Whenever the two of us get together we seem to regress back to adolescent feral boys (my parents are wondering how that’s a change for us). We had a lot of fun, some may say too much fun, but even in the moments when it may have been easy to get irritated with the other (mostly him with me on my navigation skills…lack of), we were laughing.
It was almost like a fantasy or some strange dream you have because as a child I would have never foreseen him and I in Israel. There were moments with indescribable views and moods where we were just left enthralled in silence taking it all in.
We are beginning the busy season for guests here in Tabgha, as our first big group just left and now I can’t imagine how fast time is going to fly from here on out. I kind of feel helpless like time is whizzing by me and I can’t grab onto to it to slow it down.
Early Friday morning we had daylight savings.
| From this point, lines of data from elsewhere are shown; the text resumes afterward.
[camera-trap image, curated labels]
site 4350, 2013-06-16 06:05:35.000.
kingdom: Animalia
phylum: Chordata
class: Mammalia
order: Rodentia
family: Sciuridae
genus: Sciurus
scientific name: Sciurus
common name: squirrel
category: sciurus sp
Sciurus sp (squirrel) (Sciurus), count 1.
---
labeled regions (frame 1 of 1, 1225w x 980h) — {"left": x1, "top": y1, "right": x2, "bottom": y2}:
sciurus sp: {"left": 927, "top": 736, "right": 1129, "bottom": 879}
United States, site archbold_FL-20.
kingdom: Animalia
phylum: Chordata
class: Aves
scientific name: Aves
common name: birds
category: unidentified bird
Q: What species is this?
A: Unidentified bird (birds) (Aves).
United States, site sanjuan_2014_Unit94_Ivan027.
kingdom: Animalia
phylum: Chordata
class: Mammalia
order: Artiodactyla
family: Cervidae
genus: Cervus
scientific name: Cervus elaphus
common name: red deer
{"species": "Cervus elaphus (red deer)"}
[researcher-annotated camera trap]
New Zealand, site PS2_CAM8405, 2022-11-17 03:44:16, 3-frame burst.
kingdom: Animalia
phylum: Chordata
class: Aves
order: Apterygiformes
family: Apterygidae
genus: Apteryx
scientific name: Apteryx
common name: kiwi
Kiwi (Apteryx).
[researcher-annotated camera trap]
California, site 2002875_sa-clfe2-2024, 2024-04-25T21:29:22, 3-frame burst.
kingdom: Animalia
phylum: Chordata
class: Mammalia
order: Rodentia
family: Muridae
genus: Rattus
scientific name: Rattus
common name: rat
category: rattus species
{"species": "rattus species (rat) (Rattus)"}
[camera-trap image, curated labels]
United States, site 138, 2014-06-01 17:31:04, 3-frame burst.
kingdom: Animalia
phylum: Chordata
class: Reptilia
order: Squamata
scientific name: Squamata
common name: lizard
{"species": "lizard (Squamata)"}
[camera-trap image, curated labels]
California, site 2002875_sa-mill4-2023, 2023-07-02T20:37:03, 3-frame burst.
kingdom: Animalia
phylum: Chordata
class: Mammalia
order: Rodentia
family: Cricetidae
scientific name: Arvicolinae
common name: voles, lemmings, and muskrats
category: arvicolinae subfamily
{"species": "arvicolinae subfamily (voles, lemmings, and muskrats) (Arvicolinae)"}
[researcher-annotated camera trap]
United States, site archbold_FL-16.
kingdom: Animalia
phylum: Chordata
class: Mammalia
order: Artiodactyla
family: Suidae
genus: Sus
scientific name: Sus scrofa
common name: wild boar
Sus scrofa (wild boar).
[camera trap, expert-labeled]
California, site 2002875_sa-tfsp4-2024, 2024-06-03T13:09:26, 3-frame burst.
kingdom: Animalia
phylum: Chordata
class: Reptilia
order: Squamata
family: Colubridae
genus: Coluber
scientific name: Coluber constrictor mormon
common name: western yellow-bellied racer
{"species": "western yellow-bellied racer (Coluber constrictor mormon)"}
As miscommunication has been my motto this year, our cook Ibrahim said “we get one more”, and un-clarified a couple people thought he meant that you get to sleep an extra hour where he meant you have to add one more hour ahead. It caused for quite some confusion: the bells for mass rang two hours late and as I walked down to my workplace one of the sisters asked, “why are going to work so early?” (thinking it was 6:40am).